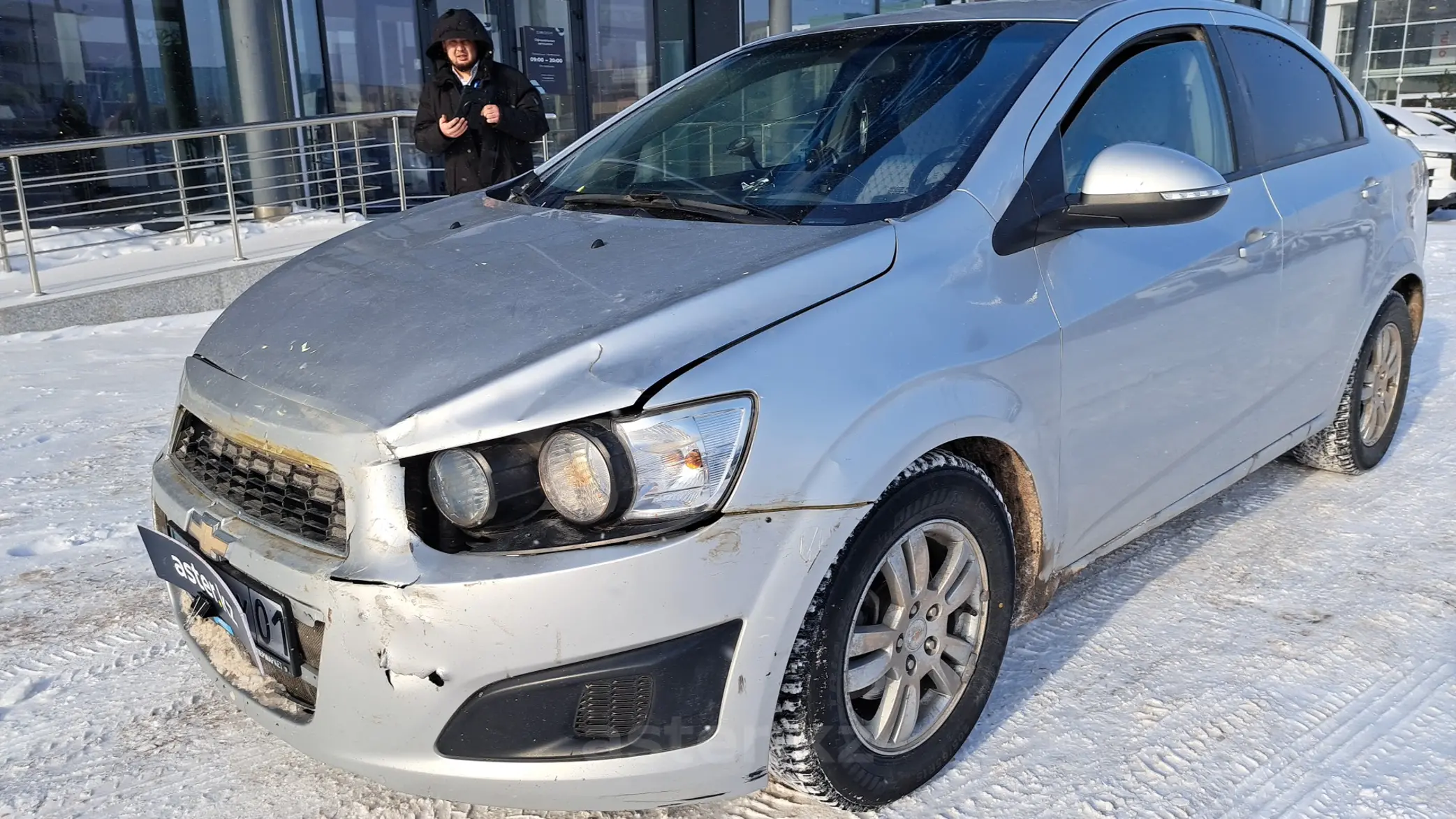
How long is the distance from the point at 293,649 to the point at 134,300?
6.11 meters

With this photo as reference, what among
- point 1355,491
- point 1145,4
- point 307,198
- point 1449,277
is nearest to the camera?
point 1145,4

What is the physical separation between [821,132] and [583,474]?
4.24 ft

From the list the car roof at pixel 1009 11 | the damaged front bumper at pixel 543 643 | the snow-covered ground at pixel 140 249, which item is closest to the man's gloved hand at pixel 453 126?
the snow-covered ground at pixel 140 249

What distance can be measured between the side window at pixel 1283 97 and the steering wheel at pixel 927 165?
4.26 ft

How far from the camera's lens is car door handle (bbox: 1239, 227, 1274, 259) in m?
3.00

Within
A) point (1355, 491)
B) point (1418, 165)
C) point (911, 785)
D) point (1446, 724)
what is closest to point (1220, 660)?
point (1446, 724)

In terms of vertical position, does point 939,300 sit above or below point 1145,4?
below

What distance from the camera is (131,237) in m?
7.99

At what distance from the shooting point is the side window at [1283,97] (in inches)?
131

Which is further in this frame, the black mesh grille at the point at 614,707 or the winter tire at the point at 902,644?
the winter tire at the point at 902,644

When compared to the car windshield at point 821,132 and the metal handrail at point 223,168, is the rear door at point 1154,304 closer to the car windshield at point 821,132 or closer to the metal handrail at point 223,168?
the car windshield at point 821,132

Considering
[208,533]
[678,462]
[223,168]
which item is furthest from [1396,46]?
[208,533]

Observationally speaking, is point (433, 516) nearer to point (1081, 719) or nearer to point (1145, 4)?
point (1081, 719)

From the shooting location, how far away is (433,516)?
1.85 m
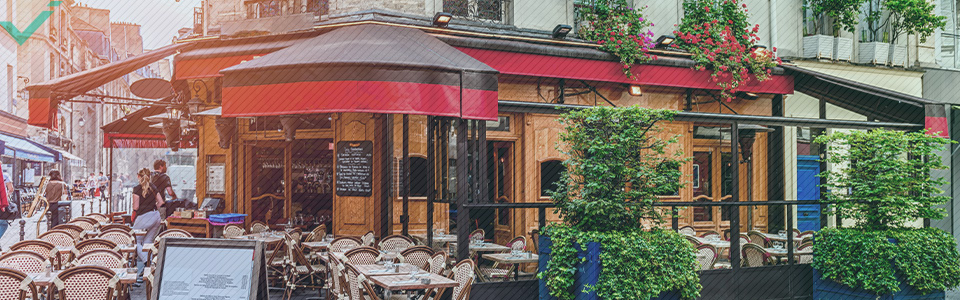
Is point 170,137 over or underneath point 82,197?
over

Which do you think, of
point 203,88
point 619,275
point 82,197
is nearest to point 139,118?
point 203,88

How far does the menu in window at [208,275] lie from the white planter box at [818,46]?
12.6m

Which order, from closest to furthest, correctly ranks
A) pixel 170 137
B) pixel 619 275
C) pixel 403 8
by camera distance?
pixel 619 275
pixel 403 8
pixel 170 137

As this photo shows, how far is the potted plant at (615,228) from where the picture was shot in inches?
269

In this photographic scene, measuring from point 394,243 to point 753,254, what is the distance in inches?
186

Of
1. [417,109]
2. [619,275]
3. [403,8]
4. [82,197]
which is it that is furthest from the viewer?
[82,197]

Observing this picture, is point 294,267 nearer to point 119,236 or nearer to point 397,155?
point 397,155

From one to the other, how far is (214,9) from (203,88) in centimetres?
137

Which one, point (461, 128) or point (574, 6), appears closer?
point (461, 128)

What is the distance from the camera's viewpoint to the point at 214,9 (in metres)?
11.8

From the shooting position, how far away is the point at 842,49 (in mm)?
14195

-------

== What the exercise asks ==
Turn the records from the line containing "What is the distance from" through the end of the records into a JSON list of strings, with one string per line and blank lines omitted.

== Task output ==
[
  "What is the distance from the camera's viewpoint to the point at 214,9 (in metres)?",
  "11.8",
  "From the shooting position, how far away is the point at 842,49 (in mm)?",
  "14195"
]